EXERCISE INSTRUCTIONS →
**a)** Answer these questions using the token embedding text:
(i) What does the embedding matrix \(E\) have one row for?
(ii) What would happen if one-hot vectors were used instead of dense embeddings?
(iii) What kind of embedding does the demo use?
**b)** Print the part of the token embedding text that opens with the words containing "1. Token Embedding" and closes with "not discrete symbols.".

EXCERPT PROVIDED →
Every equation, explained with intuition. Based on Chris Wendler's construction.
1. Token Embedding
Token to vector mapping
$$x_i = E[\text{token}_i] \in \mathbb{R}^d$$
What: Each token (character) is mapped to a dense vector of dimension \(d\).
The embedding matrix \(E\) has one row per vocabulary item.
Why: Neural nets need continuous vectors, not discrete symbols.
The embedding lets similar tokens have similar vectors (learned during training).
What if: If we used one-hot vectors instead, every token would be
equally "far" from every other — no notion of similarity. Dense embeddings let the model
generalize across similar tokens.
In this demo
$$E[\text{token}_i]_j = \frac{1}{2}\sin\!\left(\text{idx}(i) \cdot \frac{\pi}{13} + 0.1j\right), \quad j = 0,\ldots,d{-}1$$
What: We use a deterministic sinusoidal embedding so every token gets a
unique, reproducible vector. Different tokens get different frequency patterns.

SUPPLIED MATERIAL →
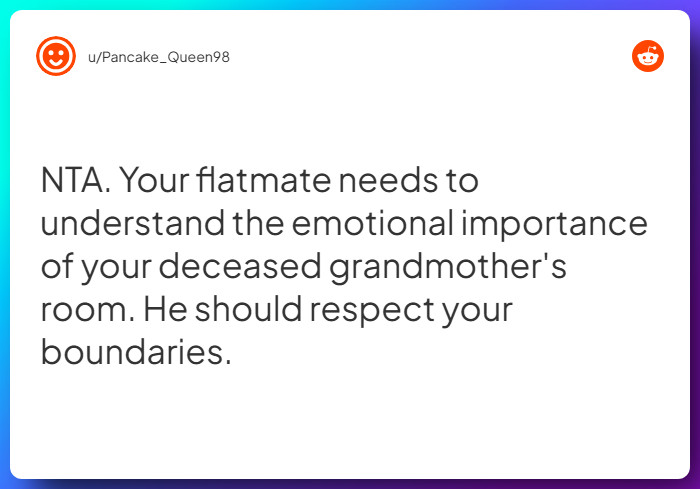 Comment from u/Pancake_Queen98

SOLUTIONS BY TASK →
**a)**
(i) One row per vocabulary item.
(ii) Every token would be equally "far" from every other, with no notion of similarity.
(iii) A deterministic sinusoidal embedding, so every token gets a unique, reproducible vector.

**b)**
1. Token Embedding
Token to vector mapping
$$x_i = E[\text{token}_i] \in \mathbb{R}^d$$
What: Each token (character) is mapped to a dense vector of dimension \(d\).
The embedding matrix \(E\) has one row per vocabulary item.
Why: Neural nets need continuous vectors, not discrete symbols.